物語の読者の観点からすればジョーカーは怪物ではなく使者。
このセリフの重要なところは先が読めるという部分にあります。先が読めるというのは予知予測の意として解釈するよりは、人の心が読めると解釈してしまいましょう。つまりは人の心が理解できる優しさがあるとも思えますが、悪のレッテルのせいでそれは狂気と名付けられてしまった。この悲しさや侘しさが世界を補完してしまう事もハッピーを支えているのです。これが幸せの矛盾というやつですね。
ここまで読むとあまりにジェイ・ホワイト(joker含め)のボリュームが贔屓的過ぎますのでバランスを挟みましょう。
現オカダ・カズチカが身に纏舞う絶対的ハッピーエンド感。この域に到達するまでにオカダ自身にも試練が幾度あったことは少々書き足しておかなければなりません。惜しみない賞賛を送るべくオカダの物語を。
オカダの帰国早々は波乱の始まりでした。
レインメーカーショックというプロレス事件史はそのネームバリューを一躍有名にしつつも、まだ早すぎるという生意気扱いもファン側から無かったとはいえません。それでもオカダは突き進み、認知と実力を重ね絶対王者時代という難易度の高いステージに突入、しかしまたもそこではファンからの反感が待っていました。絶対的すぎてしまったがために反発を生む、よくある話です。
そしてベルト落としてからは肩の荷が降りたかの様に隠していた自我を解放しなぜか風船パフォーマンス。微妙な迷走があってからの這い上がりハッピー大爆発。そして有名声優との入籍。

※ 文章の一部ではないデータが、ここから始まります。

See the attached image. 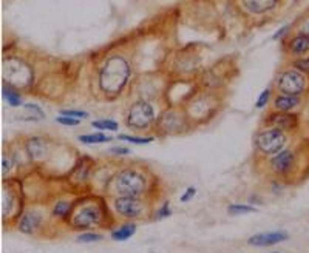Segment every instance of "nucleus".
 I'll return each mask as SVG.
<instances>
[{"label":"nucleus","instance_id":"1","mask_svg":"<svg viewBox=\"0 0 309 253\" xmlns=\"http://www.w3.org/2000/svg\"><path fill=\"white\" fill-rule=\"evenodd\" d=\"M130 77V65L121 56H112L106 61L104 67L99 71V87L100 91L113 97L118 96L125 87Z\"/></svg>","mask_w":309,"mask_h":253},{"label":"nucleus","instance_id":"2","mask_svg":"<svg viewBox=\"0 0 309 253\" xmlns=\"http://www.w3.org/2000/svg\"><path fill=\"white\" fill-rule=\"evenodd\" d=\"M113 187L119 196L141 198L147 190V179L135 168H124L115 176Z\"/></svg>","mask_w":309,"mask_h":253},{"label":"nucleus","instance_id":"3","mask_svg":"<svg viewBox=\"0 0 309 253\" xmlns=\"http://www.w3.org/2000/svg\"><path fill=\"white\" fill-rule=\"evenodd\" d=\"M286 142H288L286 133L280 128H274V127L260 130L253 137V144H255L256 150L266 156H274V155L280 153L281 150H285Z\"/></svg>","mask_w":309,"mask_h":253},{"label":"nucleus","instance_id":"4","mask_svg":"<svg viewBox=\"0 0 309 253\" xmlns=\"http://www.w3.org/2000/svg\"><path fill=\"white\" fill-rule=\"evenodd\" d=\"M4 77L8 85L14 88H25L33 80V70L23 61L10 58L4 62Z\"/></svg>","mask_w":309,"mask_h":253},{"label":"nucleus","instance_id":"5","mask_svg":"<svg viewBox=\"0 0 309 253\" xmlns=\"http://www.w3.org/2000/svg\"><path fill=\"white\" fill-rule=\"evenodd\" d=\"M154 122V110L148 100H138L135 102L127 115V125L135 130H144L148 128Z\"/></svg>","mask_w":309,"mask_h":253},{"label":"nucleus","instance_id":"6","mask_svg":"<svg viewBox=\"0 0 309 253\" xmlns=\"http://www.w3.org/2000/svg\"><path fill=\"white\" fill-rule=\"evenodd\" d=\"M277 90L281 94L300 96L306 88V79L298 70H286L277 79Z\"/></svg>","mask_w":309,"mask_h":253},{"label":"nucleus","instance_id":"7","mask_svg":"<svg viewBox=\"0 0 309 253\" xmlns=\"http://www.w3.org/2000/svg\"><path fill=\"white\" fill-rule=\"evenodd\" d=\"M186 127H187L186 116L181 111L173 108L164 111L157 121V128L163 134H178V133H183Z\"/></svg>","mask_w":309,"mask_h":253},{"label":"nucleus","instance_id":"8","mask_svg":"<svg viewBox=\"0 0 309 253\" xmlns=\"http://www.w3.org/2000/svg\"><path fill=\"white\" fill-rule=\"evenodd\" d=\"M113 207L119 216L128 218V219H136V218L142 216V213H144V202L139 198L119 196L115 199Z\"/></svg>","mask_w":309,"mask_h":253},{"label":"nucleus","instance_id":"9","mask_svg":"<svg viewBox=\"0 0 309 253\" xmlns=\"http://www.w3.org/2000/svg\"><path fill=\"white\" fill-rule=\"evenodd\" d=\"M100 219H102V212L97 206H85L74 213L71 222H73V227L76 229H88L99 224Z\"/></svg>","mask_w":309,"mask_h":253},{"label":"nucleus","instance_id":"10","mask_svg":"<svg viewBox=\"0 0 309 253\" xmlns=\"http://www.w3.org/2000/svg\"><path fill=\"white\" fill-rule=\"evenodd\" d=\"M271 168L275 175L278 176H286L292 172L295 165V155L291 150H281L280 153L274 155L272 159L269 161Z\"/></svg>","mask_w":309,"mask_h":253},{"label":"nucleus","instance_id":"11","mask_svg":"<svg viewBox=\"0 0 309 253\" xmlns=\"http://www.w3.org/2000/svg\"><path fill=\"white\" fill-rule=\"evenodd\" d=\"M266 125L274 127V128H280L283 131H291L295 130L298 125V118L295 115L291 113H283V111H275L271 113L266 119Z\"/></svg>","mask_w":309,"mask_h":253},{"label":"nucleus","instance_id":"12","mask_svg":"<svg viewBox=\"0 0 309 253\" xmlns=\"http://www.w3.org/2000/svg\"><path fill=\"white\" fill-rule=\"evenodd\" d=\"M289 238V235L283 230L280 232H268V233H259V235H253L247 239L249 245L253 247H269V245H275L280 244L283 241H286Z\"/></svg>","mask_w":309,"mask_h":253},{"label":"nucleus","instance_id":"13","mask_svg":"<svg viewBox=\"0 0 309 253\" xmlns=\"http://www.w3.org/2000/svg\"><path fill=\"white\" fill-rule=\"evenodd\" d=\"M25 148H27V153H28L30 159H33V161H43L49 155L48 142L43 137H39V136L30 137L25 142Z\"/></svg>","mask_w":309,"mask_h":253},{"label":"nucleus","instance_id":"14","mask_svg":"<svg viewBox=\"0 0 309 253\" xmlns=\"http://www.w3.org/2000/svg\"><path fill=\"white\" fill-rule=\"evenodd\" d=\"M215 108V104L211 102V97L209 96H198L195 97L190 105H189V110H190V116L193 115L196 119H202L208 116L211 111H214Z\"/></svg>","mask_w":309,"mask_h":253},{"label":"nucleus","instance_id":"15","mask_svg":"<svg viewBox=\"0 0 309 253\" xmlns=\"http://www.w3.org/2000/svg\"><path fill=\"white\" fill-rule=\"evenodd\" d=\"M42 215L36 210L27 212L19 221V230L25 235H33L42 224Z\"/></svg>","mask_w":309,"mask_h":253},{"label":"nucleus","instance_id":"16","mask_svg":"<svg viewBox=\"0 0 309 253\" xmlns=\"http://www.w3.org/2000/svg\"><path fill=\"white\" fill-rule=\"evenodd\" d=\"M298 104H300V96H291V94H277L272 102L274 110L283 111V113H291Z\"/></svg>","mask_w":309,"mask_h":253},{"label":"nucleus","instance_id":"17","mask_svg":"<svg viewBox=\"0 0 309 253\" xmlns=\"http://www.w3.org/2000/svg\"><path fill=\"white\" fill-rule=\"evenodd\" d=\"M243 5L253 14H263L277 5V0H243Z\"/></svg>","mask_w":309,"mask_h":253},{"label":"nucleus","instance_id":"18","mask_svg":"<svg viewBox=\"0 0 309 253\" xmlns=\"http://www.w3.org/2000/svg\"><path fill=\"white\" fill-rule=\"evenodd\" d=\"M289 48H291L292 54H295V56H303L304 53L309 51V36L300 33L298 36H295V37L291 40Z\"/></svg>","mask_w":309,"mask_h":253},{"label":"nucleus","instance_id":"19","mask_svg":"<svg viewBox=\"0 0 309 253\" xmlns=\"http://www.w3.org/2000/svg\"><path fill=\"white\" fill-rule=\"evenodd\" d=\"M2 93H4V97L7 102L11 105V107H20L22 105V96L20 93L17 91V88L11 87V85H4L2 88Z\"/></svg>","mask_w":309,"mask_h":253},{"label":"nucleus","instance_id":"20","mask_svg":"<svg viewBox=\"0 0 309 253\" xmlns=\"http://www.w3.org/2000/svg\"><path fill=\"white\" fill-rule=\"evenodd\" d=\"M135 232H136V224H133V222L132 224H124L119 229L112 232V238L115 241H127L135 235Z\"/></svg>","mask_w":309,"mask_h":253},{"label":"nucleus","instance_id":"21","mask_svg":"<svg viewBox=\"0 0 309 253\" xmlns=\"http://www.w3.org/2000/svg\"><path fill=\"white\" fill-rule=\"evenodd\" d=\"M79 140L82 144H104V142H110L112 137L104 133H91V134L79 136Z\"/></svg>","mask_w":309,"mask_h":253},{"label":"nucleus","instance_id":"22","mask_svg":"<svg viewBox=\"0 0 309 253\" xmlns=\"http://www.w3.org/2000/svg\"><path fill=\"white\" fill-rule=\"evenodd\" d=\"M91 125L97 130H107V131H116L118 130V122L112 121V119H99V121H93Z\"/></svg>","mask_w":309,"mask_h":253},{"label":"nucleus","instance_id":"23","mask_svg":"<svg viewBox=\"0 0 309 253\" xmlns=\"http://www.w3.org/2000/svg\"><path fill=\"white\" fill-rule=\"evenodd\" d=\"M71 212V204H68V202H58V204L55 206L53 209V215L56 218H67Z\"/></svg>","mask_w":309,"mask_h":253},{"label":"nucleus","instance_id":"24","mask_svg":"<svg viewBox=\"0 0 309 253\" xmlns=\"http://www.w3.org/2000/svg\"><path fill=\"white\" fill-rule=\"evenodd\" d=\"M25 111L30 115L28 121H39V119H45V113L40 110V107L34 105V104H27L25 105Z\"/></svg>","mask_w":309,"mask_h":253},{"label":"nucleus","instance_id":"25","mask_svg":"<svg viewBox=\"0 0 309 253\" xmlns=\"http://www.w3.org/2000/svg\"><path fill=\"white\" fill-rule=\"evenodd\" d=\"M256 209L253 206H246V204H232L229 206V213L230 215H243V213H253Z\"/></svg>","mask_w":309,"mask_h":253},{"label":"nucleus","instance_id":"26","mask_svg":"<svg viewBox=\"0 0 309 253\" xmlns=\"http://www.w3.org/2000/svg\"><path fill=\"white\" fill-rule=\"evenodd\" d=\"M118 139L130 142V144H138V145H144V144H150L153 140V137H139V136H128V134H119Z\"/></svg>","mask_w":309,"mask_h":253},{"label":"nucleus","instance_id":"27","mask_svg":"<svg viewBox=\"0 0 309 253\" xmlns=\"http://www.w3.org/2000/svg\"><path fill=\"white\" fill-rule=\"evenodd\" d=\"M102 239V235L99 233H93V232H87V233H82L78 236V241L79 242H97Z\"/></svg>","mask_w":309,"mask_h":253},{"label":"nucleus","instance_id":"28","mask_svg":"<svg viewBox=\"0 0 309 253\" xmlns=\"http://www.w3.org/2000/svg\"><path fill=\"white\" fill-rule=\"evenodd\" d=\"M269 100H271V90L268 88V90L262 91V94H260L259 100H256L255 107H256V108H265V107L269 104Z\"/></svg>","mask_w":309,"mask_h":253},{"label":"nucleus","instance_id":"29","mask_svg":"<svg viewBox=\"0 0 309 253\" xmlns=\"http://www.w3.org/2000/svg\"><path fill=\"white\" fill-rule=\"evenodd\" d=\"M61 125H67V127H74V125H79L82 119H78V118H71V116H64L61 115L58 119H56Z\"/></svg>","mask_w":309,"mask_h":253},{"label":"nucleus","instance_id":"30","mask_svg":"<svg viewBox=\"0 0 309 253\" xmlns=\"http://www.w3.org/2000/svg\"><path fill=\"white\" fill-rule=\"evenodd\" d=\"M294 67H295V70L301 71L303 74H309V58H304V59L301 58V59L295 61Z\"/></svg>","mask_w":309,"mask_h":253},{"label":"nucleus","instance_id":"31","mask_svg":"<svg viewBox=\"0 0 309 253\" xmlns=\"http://www.w3.org/2000/svg\"><path fill=\"white\" fill-rule=\"evenodd\" d=\"M64 116H71V118H78V119H85L88 118L87 111H81V110H62L61 111Z\"/></svg>","mask_w":309,"mask_h":253},{"label":"nucleus","instance_id":"32","mask_svg":"<svg viewBox=\"0 0 309 253\" xmlns=\"http://www.w3.org/2000/svg\"><path fill=\"white\" fill-rule=\"evenodd\" d=\"M170 215H172L170 206H169V202H166V204L157 212V219H164V218H169Z\"/></svg>","mask_w":309,"mask_h":253},{"label":"nucleus","instance_id":"33","mask_svg":"<svg viewBox=\"0 0 309 253\" xmlns=\"http://www.w3.org/2000/svg\"><path fill=\"white\" fill-rule=\"evenodd\" d=\"M110 153L118 155V156H125V155H130V148H125V147H113V148H110Z\"/></svg>","mask_w":309,"mask_h":253},{"label":"nucleus","instance_id":"34","mask_svg":"<svg viewBox=\"0 0 309 253\" xmlns=\"http://www.w3.org/2000/svg\"><path fill=\"white\" fill-rule=\"evenodd\" d=\"M11 165H13V159L8 155H5L4 159H2V172H4V175H7L11 170Z\"/></svg>","mask_w":309,"mask_h":253},{"label":"nucleus","instance_id":"35","mask_svg":"<svg viewBox=\"0 0 309 253\" xmlns=\"http://www.w3.org/2000/svg\"><path fill=\"white\" fill-rule=\"evenodd\" d=\"M195 193H196V188H195V187H189V188L184 191V194L181 196V202H189V201L195 196Z\"/></svg>","mask_w":309,"mask_h":253},{"label":"nucleus","instance_id":"36","mask_svg":"<svg viewBox=\"0 0 309 253\" xmlns=\"http://www.w3.org/2000/svg\"><path fill=\"white\" fill-rule=\"evenodd\" d=\"M301 34H307L309 36V19H306L301 23Z\"/></svg>","mask_w":309,"mask_h":253},{"label":"nucleus","instance_id":"37","mask_svg":"<svg viewBox=\"0 0 309 253\" xmlns=\"http://www.w3.org/2000/svg\"><path fill=\"white\" fill-rule=\"evenodd\" d=\"M288 28H289V26H283V28H281V30H280V31H278V33H277L275 36H274V39H278V37H281V36H283V34H285V33L288 31Z\"/></svg>","mask_w":309,"mask_h":253}]
</instances>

濃厚…、こんな人生誰が歩めますか?豊潤なドラマが詰まっています、詰め込んで押し込んで一気に箱を開いた時のあの解放感にも似たパーティー感、そして余韻の残る幸福感。この居心地の良さや一体なんなんでしょうか!
ノーノーノー
冗談はここまでにしましょう。取り乱した私にお許しを。
解放感?パーティー感?幸福感?
なんですって?!それがハッピーエンド感の正体だって?
いえいえ、冗談言っちゃいけない。ジョークにだって限界はある。ノーリミットな冗談はただの悪夢だってこと、悪酔いから早く目を覚まさなければ。レインメーカー中毒にまだ気づいていないなら手遅れになれないうちに早く。
現オカダ・カズチカがもたらすハッピーエンド感に解放感を抱くならそれはもう中毒症状かもしれません。だけどあがなうしかない。ハッピー感に押さえつけられぬ様、レジスタンスで在りたいならJokerのカードを手に握るのです。彼を待つしかない、信じる事で使者はやって来る。物語のどこからともなくやって来る。